York Elim Pentecostal Church

Apologies, due to some technical difficulties we don’t have a recording this week but the notes are below. I ran out of time this week so the sermon’s been split into two parts. There will be a recap of the first part in Part 2 in a few weeks time. Feel free to use the notes below in anyway you wish.

Sources: The Century of the Holy Spirit, Vinsan Synan.
Chasing the Dragon, Jackie Pullinger.

Recommended: Speaking in Tongues: Multi-disciplinary Perspectives (Studies in Pentecostal and Charismatic Issues), Mark Cartledge.

The Holy Spirit and Tongues

I did a small survey about Tongues in the church a few months ago. Thirty five people responded.

Out of 35:
11 had never spoken in tongues.
9 spoke in tongues occasionally.
15 spoke in tongues frequently, once per week or more.

What are Tongues?

Starting at the beginning: Luke 24:45-49 (Jesus promises the Holy Spirit)
Fulfilment at Pentecost: Acts 2:1-9 (The Holy Spirit comes, one of the results is tongues)

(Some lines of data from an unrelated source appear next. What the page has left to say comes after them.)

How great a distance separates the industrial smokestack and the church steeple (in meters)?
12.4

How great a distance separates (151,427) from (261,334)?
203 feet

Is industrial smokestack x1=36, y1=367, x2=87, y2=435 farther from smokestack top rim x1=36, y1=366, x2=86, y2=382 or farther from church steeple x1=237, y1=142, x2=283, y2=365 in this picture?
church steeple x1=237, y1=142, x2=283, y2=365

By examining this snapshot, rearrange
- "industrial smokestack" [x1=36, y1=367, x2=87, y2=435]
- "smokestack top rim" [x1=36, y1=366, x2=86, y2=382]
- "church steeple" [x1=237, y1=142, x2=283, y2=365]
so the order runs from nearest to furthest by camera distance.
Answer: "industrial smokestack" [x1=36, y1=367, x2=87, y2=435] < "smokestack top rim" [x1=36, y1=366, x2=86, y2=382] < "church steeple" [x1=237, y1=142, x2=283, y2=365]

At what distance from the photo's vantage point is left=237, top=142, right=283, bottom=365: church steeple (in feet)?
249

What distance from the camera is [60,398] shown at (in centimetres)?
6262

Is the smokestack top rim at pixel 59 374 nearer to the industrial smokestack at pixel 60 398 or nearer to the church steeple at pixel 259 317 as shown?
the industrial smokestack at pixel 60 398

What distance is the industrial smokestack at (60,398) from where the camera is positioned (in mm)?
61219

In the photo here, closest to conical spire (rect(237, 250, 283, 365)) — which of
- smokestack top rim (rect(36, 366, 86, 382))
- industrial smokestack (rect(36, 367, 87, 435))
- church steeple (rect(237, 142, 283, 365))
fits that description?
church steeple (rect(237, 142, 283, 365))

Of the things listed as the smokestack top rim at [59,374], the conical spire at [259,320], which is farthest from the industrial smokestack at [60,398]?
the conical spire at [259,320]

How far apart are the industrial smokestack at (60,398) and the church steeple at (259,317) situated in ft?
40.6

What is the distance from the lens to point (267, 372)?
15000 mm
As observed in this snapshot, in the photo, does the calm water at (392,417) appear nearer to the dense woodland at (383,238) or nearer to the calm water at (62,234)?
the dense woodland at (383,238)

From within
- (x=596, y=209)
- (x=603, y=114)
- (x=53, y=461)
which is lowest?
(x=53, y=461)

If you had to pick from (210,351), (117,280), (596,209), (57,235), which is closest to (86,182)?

Two Examples of baptism in the HS in Acts:
Believers at Samaria: Acts 8:14-19 (Already Christian but had no baptism in the Spirit, no tongues).
Cornelius and his Household: Acts 10:39-46 (Holy Spirit at same time as believing and tongues).

The Holy Spirit Cannot be Formulised.

I want to resist applying a formula to the Holy Spirit that isn’t there. Sometimes the Holy Spirit comes when a person believes, sometimes he does not. Sometimes the result is speaking in tongues, sometimes it is not.

There are two different types of tongues:
Xenolalia: An actual earthly language (Brazilian, Italian etc) Acts 2.
Glossolalia: (more common) a non earthly language, some call it the language of angels. I don’t actually think there is a literal national dialect of the angels, I think we could more generally regard it as the language of the Spirit.

1 Corinthians 14:2 Paul says: “For anyone who speaks in a tongue does not speak to men but to God. Indeed, no-one understands him; he utters mysteries with his spirit“.

It has no rhythm or rhyme that can be subjected to the tests of modern lingusitic methodologies, in this sense it’s something completely different from an earthly language. Possibly because tongues isn’t really about the sound, it’s about the movement, the movement of the Spirit. In our earthly vessels this movement produces sound and God understands us. But the sound is secondary to the movement which creates it. Just as a groan of pain is secondary to the pain itself.

Now I Want to Talk About Crying.

I’m Not Crying Video (Flight of the Conchords)

I’m not crying, It’s just been raining…..on my face.

I’m not weeping because you won’t be here to hold my hand. For your information there’s an inflammation in my tear gland.

I’m not upset because you left me this way. My eyes are just a little sweaty today.

Why Crying?

Why do we cry? Not, what makes us cry? But what purpose does the body achieve by shedding tears or contorting the face?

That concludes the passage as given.